B Mirror Report: Bangladesh Bank Governor Ahsan H. Mansur has announced plans to reduce the size of large loans in order to rein in non-performing loans in the banking sector and steer corporate institutions toward the bond market.
Speaking at a seminar on the challenges and recommendations for the bond market held in Gulshan, Dhaka, on Monday, he made it clear that banks will no longer be allowed to exceed the single borrower limit for any large client. He warned that no lobbying or unjust demands would be entertained in this regard.
The governor noted that currently a bank can lend a maximum of 25 percent of its capital to a single client, of which funded loans may not exceed 15 percent. He emphasized the need to move large corporate entities away from banks and into the bond market. While globally bonds and stock markets play a leading role, Bangladesh remains overly dependent on the money market or banking sector—an imbalance that must be corrected. To bring about this shift, the government must take the lead in energizing the bond market.

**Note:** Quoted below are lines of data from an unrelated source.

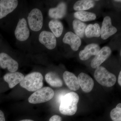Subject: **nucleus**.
<instances>
[{
    "label": "nucleus",
    "instance_id": "obj_5",
    "mask_svg": "<svg viewBox=\"0 0 121 121\" xmlns=\"http://www.w3.org/2000/svg\"><path fill=\"white\" fill-rule=\"evenodd\" d=\"M27 19L31 30L34 31H38L41 30L43 24V17L40 9H33L29 14Z\"/></svg>",
    "mask_w": 121,
    "mask_h": 121
},
{
    "label": "nucleus",
    "instance_id": "obj_20",
    "mask_svg": "<svg viewBox=\"0 0 121 121\" xmlns=\"http://www.w3.org/2000/svg\"><path fill=\"white\" fill-rule=\"evenodd\" d=\"M49 27L52 33L56 37H60L63 30L62 23L57 20H52L49 22Z\"/></svg>",
    "mask_w": 121,
    "mask_h": 121
},
{
    "label": "nucleus",
    "instance_id": "obj_14",
    "mask_svg": "<svg viewBox=\"0 0 121 121\" xmlns=\"http://www.w3.org/2000/svg\"><path fill=\"white\" fill-rule=\"evenodd\" d=\"M100 50V47L97 44L92 43L87 45L84 49L79 53V58L81 60H86L91 56H95Z\"/></svg>",
    "mask_w": 121,
    "mask_h": 121
},
{
    "label": "nucleus",
    "instance_id": "obj_9",
    "mask_svg": "<svg viewBox=\"0 0 121 121\" xmlns=\"http://www.w3.org/2000/svg\"><path fill=\"white\" fill-rule=\"evenodd\" d=\"M117 31L116 28L112 25L111 17L106 16L104 17L101 29V35L102 39H106L114 35Z\"/></svg>",
    "mask_w": 121,
    "mask_h": 121
},
{
    "label": "nucleus",
    "instance_id": "obj_23",
    "mask_svg": "<svg viewBox=\"0 0 121 121\" xmlns=\"http://www.w3.org/2000/svg\"><path fill=\"white\" fill-rule=\"evenodd\" d=\"M87 25L79 20L75 19L73 22V27L76 35L80 38L84 37Z\"/></svg>",
    "mask_w": 121,
    "mask_h": 121
},
{
    "label": "nucleus",
    "instance_id": "obj_22",
    "mask_svg": "<svg viewBox=\"0 0 121 121\" xmlns=\"http://www.w3.org/2000/svg\"><path fill=\"white\" fill-rule=\"evenodd\" d=\"M74 16L78 20L83 22L94 20L96 18L94 13L84 11H77L74 13Z\"/></svg>",
    "mask_w": 121,
    "mask_h": 121
},
{
    "label": "nucleus",
    "instance_id": "obj_17",
    "mask_svg": "<svg viewBox=\"0 0 121 121\" xmlns=\"http://www.w3.org/2000/svg\"><path fill=\"white\" fill-rule=\"evenodd\" d=\"M66 5L65 2H60L56 8L49 9L48 15L51 18L55 20L62 19L66 15Z\"/></svg>",
    "mask_w": 121,
    "mask_h": 121
},
{
    "label": "nucleus",
    "instance_id": "obj_3",
    "mask_svg": "<svg viewBox=\"0 0 121 121\" xmlns=\"http://www.w3.org/2000/svg\"><path fill=\"white\" fill-rule=\"evenodd\" d=\"M94 76L99 84L107 87L113 86L117 82V78L114 74L110 73L102 66L96 68Z\"/></svg>",
    "mask_w": 121,
    "mask_h": 121
},
{
    "label": "nucleus",
    "instance_id": "obj_19",
    "mask_svg": "<svg viewBox=\"0 0 121 121\" xmlns=\"http://www.w3.org/2000/svg\"><path fill=\"white\" fill-rule=\"evenodd\" d=\"M85 35L88 38L98 37L101 35V28L99 24H90L87 26Z\"/></svg>",
    "mask_w": 121,
    "mask_h": 121
},
{
    "label": "nucleus",
    "instance_id": "obj_1",
    "mask_svg": "<svg viewBox=\"0 0 121 121\" xmlns=\"http://www.w3.org/2000/svg\"><path fill=\"white\" fill-rule=\"evenodd\" d=\"M79 99L78 94L74 92H70L60 96L59 99L60 113L68 116L73 115L77 112Z\"/></svg>",
    "mask_w": 121,
    "mask_h": 121
},
{
    "label": "nucleus",
    "instance_id": "obj_2",
    "mask_svg": "<svg viewBox=\"0 0 121 121\" xmlns=\"http://www.w3.org/2000/svg\"><path fill=\"white\" fill-rule=\"evenodd\" d=\"M43 77L41 73L33 72L24 77L20 85L29 91H35L43 87Z\"/></svg>",
    "mask_w": 121,
    "mask_h": 121
},
{
    "label": "nucleus",
    "instance_id": "obj_8",
    "mask_svg": "<svg viewBox=\"0 0 121 121\" xmlns=\"http://www.w3.org/2000/svg\"><path fill=\"white\" fill-rule=\"evenodd\" d=\"M0 66L3 69L7 68L10 72H14L18 69L19 64L8 55L2 52L0 53Z\"/></svg>",
    "mask_w": 121,
    "mask_h": 121
},
{
    "label": "nucleus",
    "instance_id": "obj_10",
    "mask_svg": "<svg viewBox=\"0 0 121 121\" xmlns=\"http://www.w3.org/2000/svg\"><path fill=\"white\" fill-rule=\"evenodd\" d=\"M39 40L49 50H52L56 47V38L54 34L50 32L46 31L41 32L39 35Z\"/></svg>",
    "mask_w": 121,
    "mask_h": 121
},
{
    "label": "nucleus",
    "instance_id": "obj_25",
    "mask_svg": "<svg viewBox=\"0 0 121 121\" xmlns=\"http://www.w3.org/2000/svg\"><path fill=\"white\" fill-rule=\"evenodd\" d=\"M49 121H62V118L59 115H53L50 118Z\"/></svg>",
    "mask_w": 121,
    "mask_h": 121
},
{
    "label": "nucleus",
    "instance_id": "obj_12",
    "mask_svg": "<svg viewBox=\"0 0 121 121\" xmlns=\"http://www.w3.org/2000/svg\"><path fill=\"white\" fill-rule=\"evenodd\" d=\"M79 86L82 90L85 93L90 92L94 87V80L89 75L82 72L78 76V78Z\"/></svg>",
    "mask_w": 121,
    "mask_h": 121
},
{
    "label": "nucleus",
    "instance_id": "obj_21",
    "mask_svg": "<svg viewBox=\"0 0 121 121\" xmlns=\"http://www.w3.org/2000/svg\"><path fill=\"white\" fill-rule=\"evenodd\" d=\"M95 4V2L91 0H82L77 1L73 6L75 11H84L93 8Z\"/></svg>",
    "mask_w": 121,
    "mask_h": 121
},
{
    "label": "nucleus",
    "instance_id": "obj_4",
    "mask_svg": "<svg viewBox=\"0 0 121 121\" xmlns=\"http://www.w3.org/2000/svg\"><path fill=\"white\" fill-rule=\"evenodd\" d=\"M54 94V91L51 87H42L30 95L28 99V101L33 104L45 102L52 99Z\"/></svg>",
    "mask_w": 121,
    "mask_h": 121
},
{
    "label": "nucleus",
    "instance_id": "obj_15",
    "mask_svg": "<svg viewBox=\"0 0 121 121\" xmlns=\"http://www.w3.org/2000/svg\"><path fill=\"white\" fill-rule=\"evenodd\" d=\"M63 78L67 86L71 90L76 91L80 88L78 78L73 73L65 71L63 74Z\"/></svg>",
    "mask_w": 121,
    "mask_h": 121
},
{
    "label": "nucleus",
    "instance_id": "obj_16",
    "mask_svg": "<svg viewBox=\"0 0 121 121\" xmlns=\"http://www.w3.org/2000/svg\"><path fill=\"white\" fill-rule=\"evenodd\" d=\"M24 78V75L19 72H11L5 74L4 80L8 83L10 88H13L20 83Z\"/></svg>",
    "mask_w": 121,
    "mask_h": 121
},
{
    "label": "nucleus",
    "instance_id": "obj_18",
    "mask_svg": "<svg viewBox=\"0 0 121 121\" xmlns=\"http://www.w3.org/2000/svg\"><path fill=\"white\" fill-rule=\"evenodd\" d=\"M45 79L47 82L53 87H58L62 86L63 81L56 73L51 72L46 74Z\"/></svg>",
    "mask_w": 121,
    "mask_h": 121
},
{
    "label": "nucleus",
    "instance_id": "obj_28",
    "mask_svg": "<svg viewBox=\"0 0 121 121\" xmlns=\"http://www.w3.org/2000/svg\"><path fill=\"white\" fill-rule=\"evenodd\" d=\"M35 121L33 120H31V119H23V120H21V121Z\"/></svg>",
    "mask_w": 121,
    "mask_h": 121
},
{
    "label": "nucleus",
    "instance_id": "obj_26",
    "mask_svg": "<svg viewBox=\"0 0 121 121\" xmlns=\"http://www.w3.org/2000/svg\"><path fill=\"white\" fill-rule=\"evenodd\" d=\"M0 121H5V117L3 111L0 110Z\"/></svg>",
    "mask_w": 121,
    "mask_h": 121
},
{
    "label": "nucleus",
    "instance_id": "obj_11",
    "mask_svg": "<svg viewBox=\"0 0 121 121\" xmlns=\"http://www.w3.org/2000/svg\"><path fill=\"white\" fill-rule=\"evenodd\" d=\"M18 5L17 0H0V19L13 12Z\"/></svg>",
    "mask_w": 121,
    "mask_h": 121
},
{
    "label": "nucleus",
    "instance_id": "obj_30",
    "mask_svg": "<svg viewBox=\"0 0 121 121\" xmlns=\"http://www.w3.org/2000/svg\"><path fill=\"white\" fill-rule=\"evenodd\" d=\"M115 1H117V2H121V0H115Z\"/></svg>",
    "mask_w": 121,
    "mask_h": 121
},
{
    "label": "nucleus",
    "instance_id": "obj_27",
    "mask_svg": "<svg viewBox=\"0 0 121 121\" xmlns=\"http://www.w3.org/2000/svg\"><path fill=\"white\" fill-rule=\"evenodd\" d=\"M118 84L120 85V86H121V71L119 72V76L118 77Z\"/></svg>",
    "mask_w": 121,
    "mask_h": 121
},
{
    "label": "nucleus",
    "instance_id": "obj_24",
    "mask_svg": "<svg viewBox=\"0 0 121 121\" xmlns=\"http://www.w3.org/2000/svg\"><path fill=\"white\" fill-rule=\"evenodd\" d=\"M110 116L113 121H121V108H114L111 111Z\"/></svg>",
    "mask_w": 121,
    "mask_h": 121
},
{
    "label": "nucleus",
    "instance_id": "obj_6",
    "mask_svg": "<svg viewBox=\"0 0 121 121\" xmlns=\"http://www.w3.org/2000/svg\"><path fill=\"white\" fill-rule=\"evenodd\" d=\"M16 38L20 41H25L30 36V31L28 27L27 22L25 18L20 20L15 31Z\"/></svg>",
    "mask_w": 121,
    "mask_h": 121
},
{
    "label": "nucleus",
    "instance_id": "obj_13",
    "mask_svg": "<svg viewBox=\"0 0 121 121\" xmlns=\"http://www.w3.org/2000/svg\"><path fill=\"white\" fill-rule=\"evenodd\" d=\"M63 41L64 43L70 45L72 49L75 51L78 50L82 44V41L80 37L70 31L65 34Z\"/></svg>",
    "mask_w": 121,
    "mask_h": 121
},
{
    "label": "nucleus",
    "instance_id": "obj_7",
    "mask_svg": "<svg viewBox=\"0 0 121 121\" xmlns=\"http://www.w3.org/2000/svg\"><path fill=\"white\" fill-rule=\"evenodd\" d=\"M112 52L111 49L107 46L104 47L100 49L95 57L91 60V67L96 69L100 66L109 56Z\"/></svg>",
    "mask_w": 121,
    "mask_h": 121
},
{
    "label": "nucleus",
    "instance_id": "obj_29",
    "mask_svg": "<svg viewBox=\"0 0 121 121\" xmlns=\"http://www.w3.org/2000/svg\"><path fill=\"white\" fill-rule=\"evenodd\" d=\"M116 107L118 108H121V103L118 104L116 106Z\"/></svg>",
    "mask_w": 121,
    "mask_h": 121
}]
</instances>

He added that the money market is now stabilizing because the central bank is no longer printing and injecting new money into the system. The governor proposed that the vast market of savings certificates—worth around Tk 5–6 trillion—could easily be made tradable in a secondary market or on the stock exchange. If implemented, this could double the size of the bond market overnight. However, restoring investor confidence is essential, ensuring that institutions repay funds with returns on time, and that defaulters are treated accordingly.
At the seminar, Bangladesh Securities and Exchange Commission (BSEC) Chairman Khondaker Rashed Maqsood said corporate entities prefer bank loans because of their long-term and easy availability, which in turn increases the risk of loan defaults. Meanwhile, Finance Secretary Khairuzzaman Mazumder stated that although there are some tax-related software issues in bringing treasury bonds into the secondary market, efforts are underway to resolve them. The Ministry of Finance is also considering removing the investment ceiling on savings certificates.
Stakeholders believe that if these initiatives succeed, they will bring a fundamental transformation to the country’s financial sector. A stronger bond market would reduce banks’ exposure to large corporate loans and increase cash flow in the market. This would help stabilize the investment climate in the current fiscal year and, in the long run, deepen the capital market.
The panel discussion, moderated by Bangladesh Bank Deputy Governor Habibur Rahman, featured Finance Secretary Khairuzzaman Mazumder, ICC Bangladesh President Mahbubur Rahman, Dhaka Stock Exchange Chairman Mominul Islam, BSEC Commissioner Md. Saifuddin, and ABB Chairman and City Bank Managing Director Masrur Arefin.